··· DATASET RECORDS

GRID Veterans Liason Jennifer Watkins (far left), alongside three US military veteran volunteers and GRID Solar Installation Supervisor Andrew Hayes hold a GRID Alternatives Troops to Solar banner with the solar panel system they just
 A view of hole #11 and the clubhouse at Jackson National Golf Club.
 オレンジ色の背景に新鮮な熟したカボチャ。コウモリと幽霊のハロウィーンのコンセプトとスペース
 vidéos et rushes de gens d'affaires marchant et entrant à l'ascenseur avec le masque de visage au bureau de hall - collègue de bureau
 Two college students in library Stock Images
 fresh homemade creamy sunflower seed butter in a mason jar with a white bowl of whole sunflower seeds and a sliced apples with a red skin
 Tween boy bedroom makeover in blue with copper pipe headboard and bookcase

······

> **DESCRIPTION OF THE TASK**: Transcribe the entries exactly.

> **EXPECTED ANSWER**:
GRID Veterans Liason Jennifer Watkins (far left), alongside three US military veteran volunteers and GRID Solar Installation Supervisor Andrew Hayes hold a GRID Alternatives Troops to Solar banner with the solar panel system they just
 A view of hole #11 and the clubhouse at Jackson National Golf Club.
 オレンジ色の背景に新鮮な熟したカボチャ。コウモリと幽霊のハロウィーンのコンセプトとスペース
 vidéos et rushes de gens d'affaires marchant et entrant à l'ascenseur avec le masque de visage au bureau de hall - collègue de bureau
 Two college students in library Stock Images
 fresh homemade creamy sunflower seed butter in a mason jar with a white bowl of whole sunflower seeds and a sliced apples with a red skin
 Tween boy bedroom makeover in blue with copper pipe headboard and bookcase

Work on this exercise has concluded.